==== Data supplied

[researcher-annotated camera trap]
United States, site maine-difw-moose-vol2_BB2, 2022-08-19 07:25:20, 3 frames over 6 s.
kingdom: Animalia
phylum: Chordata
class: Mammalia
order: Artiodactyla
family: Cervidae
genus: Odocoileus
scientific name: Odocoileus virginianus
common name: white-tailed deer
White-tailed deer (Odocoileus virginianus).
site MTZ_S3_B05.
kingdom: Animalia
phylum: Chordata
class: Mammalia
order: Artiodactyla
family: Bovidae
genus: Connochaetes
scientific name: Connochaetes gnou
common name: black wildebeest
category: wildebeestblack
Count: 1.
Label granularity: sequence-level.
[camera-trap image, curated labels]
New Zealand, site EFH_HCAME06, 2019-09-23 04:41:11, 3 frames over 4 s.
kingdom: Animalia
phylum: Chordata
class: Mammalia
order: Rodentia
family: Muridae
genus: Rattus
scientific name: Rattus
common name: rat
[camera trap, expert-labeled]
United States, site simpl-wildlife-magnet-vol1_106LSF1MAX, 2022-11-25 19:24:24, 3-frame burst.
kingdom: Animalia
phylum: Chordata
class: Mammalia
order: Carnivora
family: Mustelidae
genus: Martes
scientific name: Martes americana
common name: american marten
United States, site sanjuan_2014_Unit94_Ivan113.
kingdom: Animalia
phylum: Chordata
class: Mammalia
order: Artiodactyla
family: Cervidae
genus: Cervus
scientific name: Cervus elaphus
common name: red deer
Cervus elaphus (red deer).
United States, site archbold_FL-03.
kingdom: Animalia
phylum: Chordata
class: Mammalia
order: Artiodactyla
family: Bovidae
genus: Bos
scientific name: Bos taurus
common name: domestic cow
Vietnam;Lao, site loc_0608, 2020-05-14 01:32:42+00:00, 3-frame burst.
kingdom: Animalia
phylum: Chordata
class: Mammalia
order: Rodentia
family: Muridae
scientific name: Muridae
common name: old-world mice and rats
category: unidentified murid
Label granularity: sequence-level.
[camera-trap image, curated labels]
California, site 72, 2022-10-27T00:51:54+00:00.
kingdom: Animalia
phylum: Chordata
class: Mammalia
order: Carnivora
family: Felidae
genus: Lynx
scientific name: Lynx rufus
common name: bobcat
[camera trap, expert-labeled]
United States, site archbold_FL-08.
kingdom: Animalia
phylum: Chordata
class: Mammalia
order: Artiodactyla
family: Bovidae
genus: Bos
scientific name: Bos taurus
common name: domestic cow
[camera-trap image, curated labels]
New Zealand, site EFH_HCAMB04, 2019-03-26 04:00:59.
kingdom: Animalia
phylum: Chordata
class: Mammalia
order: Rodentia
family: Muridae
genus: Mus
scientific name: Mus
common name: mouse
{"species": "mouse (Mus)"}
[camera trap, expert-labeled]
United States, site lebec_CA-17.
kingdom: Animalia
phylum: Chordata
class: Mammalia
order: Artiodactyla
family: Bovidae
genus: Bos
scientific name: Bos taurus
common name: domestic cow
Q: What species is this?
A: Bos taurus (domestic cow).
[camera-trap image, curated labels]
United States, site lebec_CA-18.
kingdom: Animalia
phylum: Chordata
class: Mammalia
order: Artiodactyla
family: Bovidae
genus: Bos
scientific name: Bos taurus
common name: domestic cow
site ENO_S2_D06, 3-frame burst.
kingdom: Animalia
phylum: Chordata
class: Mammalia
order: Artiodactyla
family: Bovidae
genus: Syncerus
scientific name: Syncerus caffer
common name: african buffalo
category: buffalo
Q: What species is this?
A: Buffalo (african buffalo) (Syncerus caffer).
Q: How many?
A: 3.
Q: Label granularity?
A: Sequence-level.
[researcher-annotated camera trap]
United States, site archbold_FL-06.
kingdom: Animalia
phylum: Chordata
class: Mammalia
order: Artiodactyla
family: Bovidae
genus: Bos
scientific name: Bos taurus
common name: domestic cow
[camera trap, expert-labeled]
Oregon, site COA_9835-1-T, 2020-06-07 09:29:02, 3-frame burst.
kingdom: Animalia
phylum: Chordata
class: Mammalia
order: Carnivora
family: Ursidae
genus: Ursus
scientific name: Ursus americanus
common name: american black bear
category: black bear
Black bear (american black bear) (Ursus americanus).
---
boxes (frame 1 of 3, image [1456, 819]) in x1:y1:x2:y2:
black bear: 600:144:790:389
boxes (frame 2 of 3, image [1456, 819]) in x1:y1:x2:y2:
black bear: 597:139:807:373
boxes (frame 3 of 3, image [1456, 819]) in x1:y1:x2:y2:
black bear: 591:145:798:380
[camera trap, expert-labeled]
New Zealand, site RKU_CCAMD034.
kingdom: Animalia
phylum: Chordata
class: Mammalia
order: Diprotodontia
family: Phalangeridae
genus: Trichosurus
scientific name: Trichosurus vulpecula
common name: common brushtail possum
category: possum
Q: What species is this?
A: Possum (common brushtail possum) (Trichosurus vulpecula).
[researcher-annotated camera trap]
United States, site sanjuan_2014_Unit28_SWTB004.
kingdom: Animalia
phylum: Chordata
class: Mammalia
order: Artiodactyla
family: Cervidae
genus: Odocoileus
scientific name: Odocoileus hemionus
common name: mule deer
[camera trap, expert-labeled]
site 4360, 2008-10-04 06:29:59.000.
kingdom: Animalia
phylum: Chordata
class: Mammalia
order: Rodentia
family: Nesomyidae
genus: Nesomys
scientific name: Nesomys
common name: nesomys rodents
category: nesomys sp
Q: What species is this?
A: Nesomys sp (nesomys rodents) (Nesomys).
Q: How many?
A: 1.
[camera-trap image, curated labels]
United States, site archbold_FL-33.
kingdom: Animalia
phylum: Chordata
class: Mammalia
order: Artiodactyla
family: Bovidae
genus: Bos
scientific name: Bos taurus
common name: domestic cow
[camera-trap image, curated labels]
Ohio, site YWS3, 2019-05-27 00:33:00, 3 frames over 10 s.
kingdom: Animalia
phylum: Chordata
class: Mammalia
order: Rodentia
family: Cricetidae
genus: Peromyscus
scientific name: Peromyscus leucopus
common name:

========

#### Problem requirements
Restate the records above verbatim up to and including the line containing "scientific name: Cervus elaphus".

#### Written response
[researcher-annotated camera trap]
United States, site maine-difw-moose-vol2_BB2, 2022-08-19 07:25:20, 3 frames over 6 s.
kingdom: Animalia
phylum: Chordata
class: Mammalia
order: Artiodactyla
family: Cervidae
genus: Odocoileus
scientific name: Odocoileus virginianus
common name: white-tailed deer
White-tailed deer (Odocoileus virginianus).
site MTZ_S3_B05.
kingdom: Animalia
phylum: Chordata
class: Mammalia
order: Artiodactyla
family: Bovidae
genus: Connochaetes
scientific name: Connochaetes gnou
common name: black wildebeest
category: wildebeestblack
Count: 1.
Label granularity: sequence-level.
[camera-trap image, curated labels]
New Zealand, site EFH_HCAME06, 2019-09-23 04:41:11, 3 frames over 4 s.
kingdom: Animalia
phylum: Chordata
class: Mammalia
order: Rodentia
family: Muridae
genus: Rattus
scientific name: Rattus
common name: rat
[camera trap, expert-labeled]
United States, site simpl-wildlife-magnet-vol1_106LSF1MAX, 2022-11-25 19:24:24, 3-frame burst.
kingdom: Animalia
phylum: Chordata
class: Mammalia
order: Carnivora
family: Mustelidae
genus: Martes
scientific name: Martes americana
common name: american marten
United States, site sanjuan_2014_Unit94_Ivan113.
kingdom: Animalia
phylum: Chordata
class: Mammalia
order: Artiodactyla
family: Cervidae
genus: Cervus
scientific name: Cervus elaphus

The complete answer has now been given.